* Estratto fornito
N. 11004/2020 REG.PROV.COLL.
N. 14327/2019 REG.RIC.
REPUBBLICA ITALIANA
IN NOME DEL POPOLO ITALIANO
Il Tribunale Amministrativo Regionale per il Lazio
(Sezione Prima Quater)
ha pronunciato la presente
SENTENZA
sul ricorso numero di registro generale 14327 del 2019, proposto da
E P V, rappresentato e difeso da se stesso e dall’avvocato L F, con domicilio digitale come da PEC da Registri di Giustizia;
contro
Consiglio Nazionale Forense, in persona del legale rappresentante pro tempore, rappresentato e difeso dagli avvocati F C e G C, con domicilio digitale come da PEC da Registri di Giustizia;
Ministero della Giustizia, in persona del Ministro pro tempore, rappresentato e difeso dall'Avvocatura Generale dello Stato, domiciliataria ex lege in Roma, via dei Portoghesi, 12;
per l'annullamento
previa sospensione
del bando indetto dal Consiglio Nazionale Forense presso il Ministero della Giustizia per l’ammissione al corso propedeutico all’iscrizione nell’albo speciale per il patrocinio dinanzi alle Giurisdizioni superiori, ai sensi dell’art. 22, comma 2, della Legge 31 dicembre 2012, n. 247, pubblicato il 22.10.2019 e, in particolare, dell'art. 1 “Requisiti di ammissione” lettera a) dove prevede tra i requisiti “a) l’iscrizione all’Albo ordinario o all’Elenco speciale degli Avvocati di enti pubblici da almeno otto anni”, nonché per l'annullamento di ogni altro atto presupposto, consequenziale o connesso a quello impugnato se lesivo degli interessi dell'odierno ricorrente;
del Regolamento del Consiglio Nazionale Forense n. 1 del 20 novembre 2015 di cui all'art. 22 della legge 31 dicembre 2012, n. 247 sui corsi per l'iscrizione all' “Albo speciale per il patrocinio davanti alle giurisdizioni superiori”, come modificato dalla delibera del Consiglio assunta nella seduta amministrativa del 14 giugno 2019 nella quale sono state aggiunte all'art. 1 comma 1, a seguito di albo, le seguenti parole: «ordinario o all’elenco speciale degli Avvocati di enti pubblici»;
Visti il ricorso e i relativi allegati;
Visti gli atti di costituzione in giudizio del Consiglio Nazionale Forense e del Ministero della Giustizia;
Visti tutti gli atti della causa;
Relatore nell'udienza pubblica del giorno 20 ottobre 2020 il dott. Antonio Andolfi e uditi per le parti i difensori come specificato nel verbale;
Ritenuto e considerato in fatto e diritto quanto segue.
FATTO
Con ricorso notificato al Consiglio nazionale forense e al Ministero della giustizia il 20 novembre 2019 il ricorrente, iscritto all’albo degli avvocati di Roma dal 15 luglio 2010 in qualità di avvocato stabilito e iscritto all’albo ordinario in data 8 gennaio 2018, impugna il bando indetto dal Consiglio nazionale forense presso il Ministero della giustizia per l’ammissione al corso propedeutico all’iscrizione nell’albo speciale per il patrocinio dinanzi alle giurisdizioni superiori, ai sensi dell’articolo 22, comma 2, della legge numero 247 del 2012, bando pubblicato il 22 ottobre 2019.

* Voci

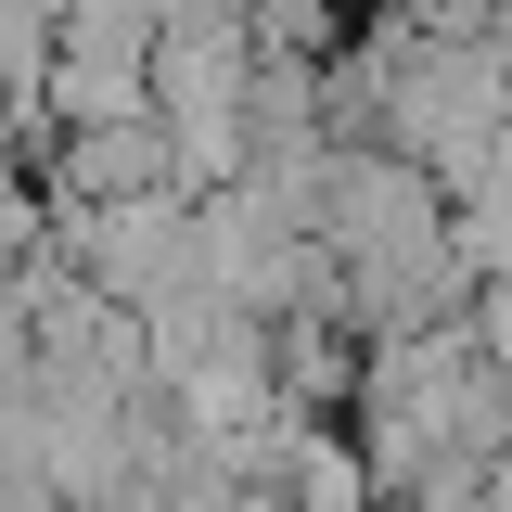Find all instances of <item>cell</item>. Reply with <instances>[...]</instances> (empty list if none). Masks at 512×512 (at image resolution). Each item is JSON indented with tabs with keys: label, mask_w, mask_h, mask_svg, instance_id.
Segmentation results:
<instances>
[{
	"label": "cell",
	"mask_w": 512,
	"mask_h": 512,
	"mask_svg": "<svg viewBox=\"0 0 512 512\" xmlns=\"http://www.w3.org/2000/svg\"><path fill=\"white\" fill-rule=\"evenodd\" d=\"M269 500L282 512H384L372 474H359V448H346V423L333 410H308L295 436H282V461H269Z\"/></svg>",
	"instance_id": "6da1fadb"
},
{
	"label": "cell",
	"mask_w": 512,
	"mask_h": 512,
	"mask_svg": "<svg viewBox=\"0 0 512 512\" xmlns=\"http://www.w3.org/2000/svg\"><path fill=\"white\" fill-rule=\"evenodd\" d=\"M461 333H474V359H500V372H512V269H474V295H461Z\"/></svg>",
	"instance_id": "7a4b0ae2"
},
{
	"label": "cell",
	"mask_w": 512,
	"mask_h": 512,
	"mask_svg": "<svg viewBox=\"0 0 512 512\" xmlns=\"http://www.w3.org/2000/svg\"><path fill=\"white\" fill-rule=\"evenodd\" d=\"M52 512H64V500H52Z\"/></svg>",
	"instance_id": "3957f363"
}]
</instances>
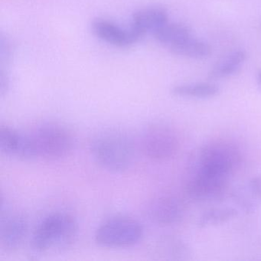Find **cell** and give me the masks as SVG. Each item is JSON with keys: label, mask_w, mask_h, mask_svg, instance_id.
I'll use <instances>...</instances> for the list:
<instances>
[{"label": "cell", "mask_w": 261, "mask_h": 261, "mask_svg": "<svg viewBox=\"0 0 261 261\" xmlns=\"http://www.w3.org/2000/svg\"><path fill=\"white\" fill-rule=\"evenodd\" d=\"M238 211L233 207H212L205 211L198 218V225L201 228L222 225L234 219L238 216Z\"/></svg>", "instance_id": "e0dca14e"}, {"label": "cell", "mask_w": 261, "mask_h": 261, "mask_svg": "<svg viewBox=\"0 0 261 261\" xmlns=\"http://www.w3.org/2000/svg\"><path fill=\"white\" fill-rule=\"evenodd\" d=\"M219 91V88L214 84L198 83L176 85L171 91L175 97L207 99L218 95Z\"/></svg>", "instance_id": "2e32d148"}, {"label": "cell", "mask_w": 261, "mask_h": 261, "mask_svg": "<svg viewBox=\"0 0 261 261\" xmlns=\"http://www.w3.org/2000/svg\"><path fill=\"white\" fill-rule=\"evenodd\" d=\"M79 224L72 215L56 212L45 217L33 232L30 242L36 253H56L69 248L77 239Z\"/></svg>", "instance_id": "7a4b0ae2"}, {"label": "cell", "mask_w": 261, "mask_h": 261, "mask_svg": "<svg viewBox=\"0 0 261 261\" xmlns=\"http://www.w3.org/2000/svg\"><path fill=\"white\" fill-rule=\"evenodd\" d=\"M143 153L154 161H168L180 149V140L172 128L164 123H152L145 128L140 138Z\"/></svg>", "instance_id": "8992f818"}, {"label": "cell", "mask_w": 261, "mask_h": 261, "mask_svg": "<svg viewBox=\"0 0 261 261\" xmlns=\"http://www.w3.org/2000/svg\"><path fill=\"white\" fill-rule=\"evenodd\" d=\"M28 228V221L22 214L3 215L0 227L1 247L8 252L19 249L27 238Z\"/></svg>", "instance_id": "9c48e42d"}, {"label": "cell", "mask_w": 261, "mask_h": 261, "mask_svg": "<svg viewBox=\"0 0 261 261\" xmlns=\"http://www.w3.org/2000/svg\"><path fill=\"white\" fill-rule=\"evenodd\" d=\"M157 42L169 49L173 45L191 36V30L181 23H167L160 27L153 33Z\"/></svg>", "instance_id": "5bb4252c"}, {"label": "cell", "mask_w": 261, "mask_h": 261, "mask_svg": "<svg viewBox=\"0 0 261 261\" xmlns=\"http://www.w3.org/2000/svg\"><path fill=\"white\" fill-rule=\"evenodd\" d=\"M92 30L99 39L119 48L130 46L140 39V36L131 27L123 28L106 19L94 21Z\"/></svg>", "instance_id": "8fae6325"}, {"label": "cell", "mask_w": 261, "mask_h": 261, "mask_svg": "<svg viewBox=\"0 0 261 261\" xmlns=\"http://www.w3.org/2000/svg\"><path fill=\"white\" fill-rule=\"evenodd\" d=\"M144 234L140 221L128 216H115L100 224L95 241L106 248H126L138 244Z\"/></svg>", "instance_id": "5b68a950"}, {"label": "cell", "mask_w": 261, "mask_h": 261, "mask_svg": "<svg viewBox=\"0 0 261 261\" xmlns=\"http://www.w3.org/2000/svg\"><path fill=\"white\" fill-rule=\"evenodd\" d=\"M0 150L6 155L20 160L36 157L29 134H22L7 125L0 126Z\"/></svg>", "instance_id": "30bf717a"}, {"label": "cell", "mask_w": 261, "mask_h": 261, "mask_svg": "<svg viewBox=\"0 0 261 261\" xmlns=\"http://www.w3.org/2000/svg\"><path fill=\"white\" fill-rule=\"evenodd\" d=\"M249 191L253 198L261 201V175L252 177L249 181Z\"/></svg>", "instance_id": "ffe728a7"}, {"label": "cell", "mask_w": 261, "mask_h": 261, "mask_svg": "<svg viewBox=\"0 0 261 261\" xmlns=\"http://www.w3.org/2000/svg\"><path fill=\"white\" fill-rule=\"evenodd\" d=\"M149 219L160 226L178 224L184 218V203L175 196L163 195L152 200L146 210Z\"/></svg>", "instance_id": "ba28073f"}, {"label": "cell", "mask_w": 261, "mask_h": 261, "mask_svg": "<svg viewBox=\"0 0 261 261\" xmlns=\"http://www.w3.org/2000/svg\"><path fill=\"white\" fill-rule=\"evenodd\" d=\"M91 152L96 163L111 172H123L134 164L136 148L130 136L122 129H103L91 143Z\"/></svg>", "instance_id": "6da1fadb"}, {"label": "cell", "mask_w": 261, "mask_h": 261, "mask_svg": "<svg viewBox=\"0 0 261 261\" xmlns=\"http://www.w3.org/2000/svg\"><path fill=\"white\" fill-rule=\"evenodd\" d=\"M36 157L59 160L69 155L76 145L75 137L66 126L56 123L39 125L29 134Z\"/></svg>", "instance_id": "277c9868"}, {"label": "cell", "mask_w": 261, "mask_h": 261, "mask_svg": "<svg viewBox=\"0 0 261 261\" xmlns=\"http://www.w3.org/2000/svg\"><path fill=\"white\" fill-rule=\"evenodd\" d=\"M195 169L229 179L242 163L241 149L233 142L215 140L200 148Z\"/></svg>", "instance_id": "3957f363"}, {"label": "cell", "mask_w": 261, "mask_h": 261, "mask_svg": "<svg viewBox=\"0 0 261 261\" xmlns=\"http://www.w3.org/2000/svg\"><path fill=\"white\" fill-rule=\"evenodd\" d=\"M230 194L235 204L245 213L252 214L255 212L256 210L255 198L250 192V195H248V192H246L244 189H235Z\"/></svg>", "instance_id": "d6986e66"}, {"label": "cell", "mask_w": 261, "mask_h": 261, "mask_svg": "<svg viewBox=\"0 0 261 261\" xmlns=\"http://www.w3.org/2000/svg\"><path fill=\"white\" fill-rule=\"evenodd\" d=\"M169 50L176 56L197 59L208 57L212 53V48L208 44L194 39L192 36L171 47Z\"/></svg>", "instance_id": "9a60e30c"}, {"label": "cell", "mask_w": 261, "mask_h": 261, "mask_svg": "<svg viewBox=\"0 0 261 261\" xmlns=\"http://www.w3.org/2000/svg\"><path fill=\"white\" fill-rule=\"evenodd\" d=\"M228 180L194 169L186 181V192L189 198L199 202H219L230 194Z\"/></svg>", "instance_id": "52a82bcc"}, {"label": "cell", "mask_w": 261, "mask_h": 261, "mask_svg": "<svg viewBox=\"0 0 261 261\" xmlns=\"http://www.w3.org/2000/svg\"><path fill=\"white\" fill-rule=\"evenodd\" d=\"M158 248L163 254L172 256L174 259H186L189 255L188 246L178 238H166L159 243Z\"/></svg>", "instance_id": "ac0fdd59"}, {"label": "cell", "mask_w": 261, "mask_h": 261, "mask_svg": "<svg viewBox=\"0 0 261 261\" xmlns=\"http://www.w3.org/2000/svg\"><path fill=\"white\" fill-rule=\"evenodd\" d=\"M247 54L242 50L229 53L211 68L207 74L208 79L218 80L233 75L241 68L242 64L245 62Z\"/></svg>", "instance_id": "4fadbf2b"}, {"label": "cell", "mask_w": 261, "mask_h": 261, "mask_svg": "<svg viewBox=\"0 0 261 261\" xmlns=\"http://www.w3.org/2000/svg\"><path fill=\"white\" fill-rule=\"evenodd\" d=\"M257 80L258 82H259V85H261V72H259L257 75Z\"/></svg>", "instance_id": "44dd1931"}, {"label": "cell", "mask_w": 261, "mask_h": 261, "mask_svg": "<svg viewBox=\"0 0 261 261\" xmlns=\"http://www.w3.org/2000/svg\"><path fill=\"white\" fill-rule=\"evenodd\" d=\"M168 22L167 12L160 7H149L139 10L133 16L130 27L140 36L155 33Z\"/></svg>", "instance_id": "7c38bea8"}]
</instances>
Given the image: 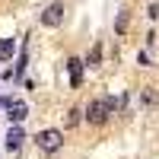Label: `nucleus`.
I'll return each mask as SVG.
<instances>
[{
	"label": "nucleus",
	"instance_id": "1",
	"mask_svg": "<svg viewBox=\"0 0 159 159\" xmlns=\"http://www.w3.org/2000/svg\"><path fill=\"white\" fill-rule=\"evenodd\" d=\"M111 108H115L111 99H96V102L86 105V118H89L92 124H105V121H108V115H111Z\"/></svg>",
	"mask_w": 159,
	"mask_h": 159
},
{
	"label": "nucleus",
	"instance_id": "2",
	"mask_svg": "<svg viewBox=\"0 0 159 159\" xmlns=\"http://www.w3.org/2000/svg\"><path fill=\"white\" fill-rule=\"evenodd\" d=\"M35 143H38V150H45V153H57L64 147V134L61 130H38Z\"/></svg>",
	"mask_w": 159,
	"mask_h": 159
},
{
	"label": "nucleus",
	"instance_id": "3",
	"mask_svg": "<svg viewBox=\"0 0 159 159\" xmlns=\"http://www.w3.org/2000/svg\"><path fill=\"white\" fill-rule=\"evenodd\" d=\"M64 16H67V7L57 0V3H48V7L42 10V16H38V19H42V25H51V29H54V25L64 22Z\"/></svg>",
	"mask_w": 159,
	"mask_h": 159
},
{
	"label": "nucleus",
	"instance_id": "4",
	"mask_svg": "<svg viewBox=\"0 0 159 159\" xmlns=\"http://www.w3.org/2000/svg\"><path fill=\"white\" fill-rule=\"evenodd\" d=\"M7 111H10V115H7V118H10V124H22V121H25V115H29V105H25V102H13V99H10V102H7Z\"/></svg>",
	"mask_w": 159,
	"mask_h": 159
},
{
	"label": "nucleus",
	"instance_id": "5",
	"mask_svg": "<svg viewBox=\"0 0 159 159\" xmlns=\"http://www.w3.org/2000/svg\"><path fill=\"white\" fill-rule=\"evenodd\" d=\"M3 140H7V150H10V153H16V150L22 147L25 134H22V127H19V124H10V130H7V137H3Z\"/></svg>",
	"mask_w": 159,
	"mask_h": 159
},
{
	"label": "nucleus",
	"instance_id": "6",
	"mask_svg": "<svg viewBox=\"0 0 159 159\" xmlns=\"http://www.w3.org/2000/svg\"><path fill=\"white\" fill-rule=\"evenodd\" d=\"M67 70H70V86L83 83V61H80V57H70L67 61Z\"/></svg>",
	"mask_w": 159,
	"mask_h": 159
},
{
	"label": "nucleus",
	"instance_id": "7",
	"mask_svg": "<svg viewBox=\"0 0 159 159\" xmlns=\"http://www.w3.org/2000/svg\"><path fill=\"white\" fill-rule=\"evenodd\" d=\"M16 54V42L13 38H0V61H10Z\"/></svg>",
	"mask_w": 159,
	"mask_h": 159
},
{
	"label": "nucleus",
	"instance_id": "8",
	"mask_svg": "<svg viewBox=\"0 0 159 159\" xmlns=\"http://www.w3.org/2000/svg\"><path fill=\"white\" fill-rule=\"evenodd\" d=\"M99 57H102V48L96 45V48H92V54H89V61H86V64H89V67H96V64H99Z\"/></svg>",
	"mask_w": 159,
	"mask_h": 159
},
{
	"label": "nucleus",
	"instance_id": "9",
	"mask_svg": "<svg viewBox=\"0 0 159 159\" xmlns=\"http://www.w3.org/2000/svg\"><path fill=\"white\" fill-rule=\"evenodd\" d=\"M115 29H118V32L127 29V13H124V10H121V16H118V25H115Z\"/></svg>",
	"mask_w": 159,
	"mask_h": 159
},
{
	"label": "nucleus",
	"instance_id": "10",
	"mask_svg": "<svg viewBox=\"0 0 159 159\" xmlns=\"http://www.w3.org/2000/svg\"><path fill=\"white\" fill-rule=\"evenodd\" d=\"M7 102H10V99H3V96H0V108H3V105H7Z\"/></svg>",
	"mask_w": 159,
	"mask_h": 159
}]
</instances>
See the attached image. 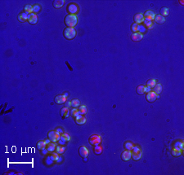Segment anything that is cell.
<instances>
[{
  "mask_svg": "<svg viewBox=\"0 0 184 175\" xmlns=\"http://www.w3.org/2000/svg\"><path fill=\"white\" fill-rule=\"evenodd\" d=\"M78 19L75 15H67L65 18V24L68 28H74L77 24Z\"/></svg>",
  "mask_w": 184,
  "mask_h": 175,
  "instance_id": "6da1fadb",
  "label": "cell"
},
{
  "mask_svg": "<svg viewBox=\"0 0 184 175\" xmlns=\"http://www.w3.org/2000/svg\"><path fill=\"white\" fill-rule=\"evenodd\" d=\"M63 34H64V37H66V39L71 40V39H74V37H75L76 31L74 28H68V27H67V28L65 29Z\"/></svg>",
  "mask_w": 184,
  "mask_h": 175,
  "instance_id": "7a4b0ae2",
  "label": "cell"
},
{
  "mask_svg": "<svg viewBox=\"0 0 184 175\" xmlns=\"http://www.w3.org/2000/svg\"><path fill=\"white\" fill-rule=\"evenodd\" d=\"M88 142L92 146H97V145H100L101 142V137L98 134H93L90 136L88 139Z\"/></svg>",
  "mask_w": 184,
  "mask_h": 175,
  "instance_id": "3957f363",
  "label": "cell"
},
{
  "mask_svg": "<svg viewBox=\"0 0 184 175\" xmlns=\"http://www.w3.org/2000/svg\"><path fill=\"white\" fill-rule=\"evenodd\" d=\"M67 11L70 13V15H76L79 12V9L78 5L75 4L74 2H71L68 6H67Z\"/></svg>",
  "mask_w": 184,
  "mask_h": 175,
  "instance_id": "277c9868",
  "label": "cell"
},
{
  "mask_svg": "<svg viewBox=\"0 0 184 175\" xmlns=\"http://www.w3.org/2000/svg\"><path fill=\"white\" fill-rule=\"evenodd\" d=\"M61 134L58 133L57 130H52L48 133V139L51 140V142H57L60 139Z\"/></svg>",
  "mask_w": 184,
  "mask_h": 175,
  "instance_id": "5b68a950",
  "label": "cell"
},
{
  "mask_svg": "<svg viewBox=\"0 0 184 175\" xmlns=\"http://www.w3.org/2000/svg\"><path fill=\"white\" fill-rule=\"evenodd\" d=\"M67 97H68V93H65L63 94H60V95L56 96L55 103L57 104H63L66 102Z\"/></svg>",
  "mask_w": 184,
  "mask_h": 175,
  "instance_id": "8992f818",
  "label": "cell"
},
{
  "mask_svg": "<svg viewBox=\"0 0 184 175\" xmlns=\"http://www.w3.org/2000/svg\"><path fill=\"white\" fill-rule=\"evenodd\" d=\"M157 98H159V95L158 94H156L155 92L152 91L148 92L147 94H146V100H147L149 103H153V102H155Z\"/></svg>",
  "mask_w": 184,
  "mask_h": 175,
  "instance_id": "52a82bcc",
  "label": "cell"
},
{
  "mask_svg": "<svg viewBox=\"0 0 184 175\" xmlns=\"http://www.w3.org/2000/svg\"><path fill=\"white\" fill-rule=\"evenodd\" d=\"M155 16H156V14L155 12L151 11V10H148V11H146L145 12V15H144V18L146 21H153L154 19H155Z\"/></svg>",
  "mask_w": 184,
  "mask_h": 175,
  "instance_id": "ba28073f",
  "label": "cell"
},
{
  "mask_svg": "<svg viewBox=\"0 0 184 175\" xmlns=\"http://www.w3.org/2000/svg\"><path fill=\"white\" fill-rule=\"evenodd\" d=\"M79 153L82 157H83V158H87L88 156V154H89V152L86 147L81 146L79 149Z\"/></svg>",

* Cosa fare
Prosegui la sentenza sul bando del Consiglio nazionale forense, ripartendo subito dopo l'ultima frase riportata.

* Esito
Il bando viene censurato nella parte in cui, all’articolo 1, tra i requisiti di ammissione, prevede l’iscrizione all’albo ordinario da almeno 8 anni.
Il ricorrente impugna anche il regolamento del Consiglio nazionale forense numero 1 del 2015, come modificato dalla delibera del Consiglio in data 14 giugno 2019.
Gli atti impugnati sono censurati per violazione dell’articolo 22, comma 2, della legge numero 247 del 2012 e per violazione dell’articolo 9 del decreto legislativo numero 96 del 2001, come modificato dall’articolo 1 della legge numero 167 del 2017, nonché per violazione dei principi comunitari di libertà di stabilimento e di libera prestazione dei servizi.
Il Consiglio nazionale forense si costituisce in giudizio chiedendo il rigetto del ricorso, per infondatezza.
Il Ministero della Giustizia si costituisce eccependo il difetto di legittimazione passiva.
In fase cautelare il ricorrente chiede l’ammissione con riserva al corso propedeutico all’iscrizione nell’albo speciale per il patrocinio dinanzi alle giurisdizioni superiori.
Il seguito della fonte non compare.